For this analysis, it is necessary to take into account the provisions of article 65 of Royal Decree 634/2015, of 10 July, approving the Corporate Income Tax Regulations, which we transcribe below:
“1. In general, the obligations to withhold and pay on account shall arise at the time the income, in cash or in kind, subject to withholding or payment on account, respectively, is payable, or at the time of payment or delivery if this is earlier.
In particular, interest shall be deemed to be payable on the due dates indicated in the deed or contract for its settlement or collection, or when it is otherwise recognised on account, even if the recipient does not claim its collection or the income accrues to the principal of the operation, and dividends on the date established in the distribution agreement or from the day following that of its adoption in the absence of the determination of the aforementioned date.
- In the case of income deriving from the redemption, repayment or transfer of financial assets, the obligation to withhold or pay on account shall arise at the time the transaction is formalised.
- In the case of income obtained as a result of the transfer or redemption of shares or units representing the capital or assets of collective investment institutions, the obligation to withhold or pay tax on account shall arise at the time the transaction is formalised, regardless of the agreed collection conditions.”
According to the above, the withholding by the borrowing or credited company will arise at the moment the interest becomes payable.

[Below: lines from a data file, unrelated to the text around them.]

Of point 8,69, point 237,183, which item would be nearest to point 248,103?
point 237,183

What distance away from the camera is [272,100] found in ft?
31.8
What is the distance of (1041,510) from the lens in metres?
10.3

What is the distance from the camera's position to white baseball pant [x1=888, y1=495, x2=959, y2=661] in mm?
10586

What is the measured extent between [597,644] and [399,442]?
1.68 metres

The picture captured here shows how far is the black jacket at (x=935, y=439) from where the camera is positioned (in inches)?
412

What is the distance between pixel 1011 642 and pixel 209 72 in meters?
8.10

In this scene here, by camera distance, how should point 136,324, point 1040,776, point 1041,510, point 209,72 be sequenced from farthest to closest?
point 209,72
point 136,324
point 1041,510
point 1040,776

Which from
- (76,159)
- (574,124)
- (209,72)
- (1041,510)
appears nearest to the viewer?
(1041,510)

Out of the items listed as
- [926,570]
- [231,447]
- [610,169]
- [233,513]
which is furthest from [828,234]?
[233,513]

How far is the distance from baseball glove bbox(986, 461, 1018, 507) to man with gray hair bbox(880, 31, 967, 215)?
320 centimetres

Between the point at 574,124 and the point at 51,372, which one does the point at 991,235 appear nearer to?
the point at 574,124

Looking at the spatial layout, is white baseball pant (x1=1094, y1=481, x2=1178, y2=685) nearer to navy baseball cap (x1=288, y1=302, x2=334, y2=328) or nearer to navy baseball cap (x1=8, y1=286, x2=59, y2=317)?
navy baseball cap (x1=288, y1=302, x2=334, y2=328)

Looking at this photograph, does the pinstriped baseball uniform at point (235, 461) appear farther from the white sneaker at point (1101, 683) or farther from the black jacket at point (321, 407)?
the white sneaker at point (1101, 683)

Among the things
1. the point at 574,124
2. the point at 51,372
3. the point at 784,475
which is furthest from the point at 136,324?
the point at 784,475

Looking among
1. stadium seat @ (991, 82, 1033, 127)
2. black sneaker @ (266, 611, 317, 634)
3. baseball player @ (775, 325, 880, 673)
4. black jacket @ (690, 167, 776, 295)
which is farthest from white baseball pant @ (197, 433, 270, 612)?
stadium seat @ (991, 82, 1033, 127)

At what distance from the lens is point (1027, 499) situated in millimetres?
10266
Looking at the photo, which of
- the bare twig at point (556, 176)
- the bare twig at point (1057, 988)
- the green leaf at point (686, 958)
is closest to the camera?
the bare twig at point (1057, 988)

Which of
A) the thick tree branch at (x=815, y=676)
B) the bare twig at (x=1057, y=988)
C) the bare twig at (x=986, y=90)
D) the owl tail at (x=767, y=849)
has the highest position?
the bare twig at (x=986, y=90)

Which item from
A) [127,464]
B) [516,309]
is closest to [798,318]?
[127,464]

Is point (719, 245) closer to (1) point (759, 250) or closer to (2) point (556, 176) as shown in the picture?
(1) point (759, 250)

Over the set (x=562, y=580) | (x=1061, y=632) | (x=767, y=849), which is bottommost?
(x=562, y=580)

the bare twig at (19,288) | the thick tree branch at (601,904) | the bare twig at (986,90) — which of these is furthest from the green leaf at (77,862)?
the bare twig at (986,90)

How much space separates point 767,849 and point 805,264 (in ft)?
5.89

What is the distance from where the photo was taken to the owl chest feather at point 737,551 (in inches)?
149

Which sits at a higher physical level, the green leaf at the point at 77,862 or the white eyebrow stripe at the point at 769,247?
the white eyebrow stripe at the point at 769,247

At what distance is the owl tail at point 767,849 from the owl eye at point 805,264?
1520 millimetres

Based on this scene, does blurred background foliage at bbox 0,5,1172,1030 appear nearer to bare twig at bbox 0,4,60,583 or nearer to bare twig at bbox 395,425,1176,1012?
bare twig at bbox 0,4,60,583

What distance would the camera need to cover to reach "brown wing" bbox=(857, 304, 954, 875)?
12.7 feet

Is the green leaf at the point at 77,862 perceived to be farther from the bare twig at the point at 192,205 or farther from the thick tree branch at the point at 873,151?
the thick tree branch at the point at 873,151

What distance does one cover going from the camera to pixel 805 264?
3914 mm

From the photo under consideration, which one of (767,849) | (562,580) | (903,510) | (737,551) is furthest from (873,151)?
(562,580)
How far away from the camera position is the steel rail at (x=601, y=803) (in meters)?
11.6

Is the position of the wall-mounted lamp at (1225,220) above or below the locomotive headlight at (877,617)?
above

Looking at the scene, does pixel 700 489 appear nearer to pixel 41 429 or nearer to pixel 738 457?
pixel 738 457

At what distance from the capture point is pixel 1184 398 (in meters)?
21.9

So far, so good, we review the financing contracts that our clients have and focus on the interest accrual clause.
However, what would be the tax treatment when the client, due to temporary cash flow problems or because it is contemplated in the formalised contract, capitalises the interest, not paying it, and it accumulates to the principal of the operation?
This is where the problem arises, which is why we should be very careful when capitalising the interest, since according to the provisions of Article 65.1 transcribed above, at that very moment, the obligation to withhold would also arise and our client-company would be obliged to pay the withholding to the Spanish tax authorities, through Form 123 or Form 216, as appropriate.
Having explained the above casuistry, we always advise you to analyse the tax perspective of any financial operation that you are going to carry out from a business point of view.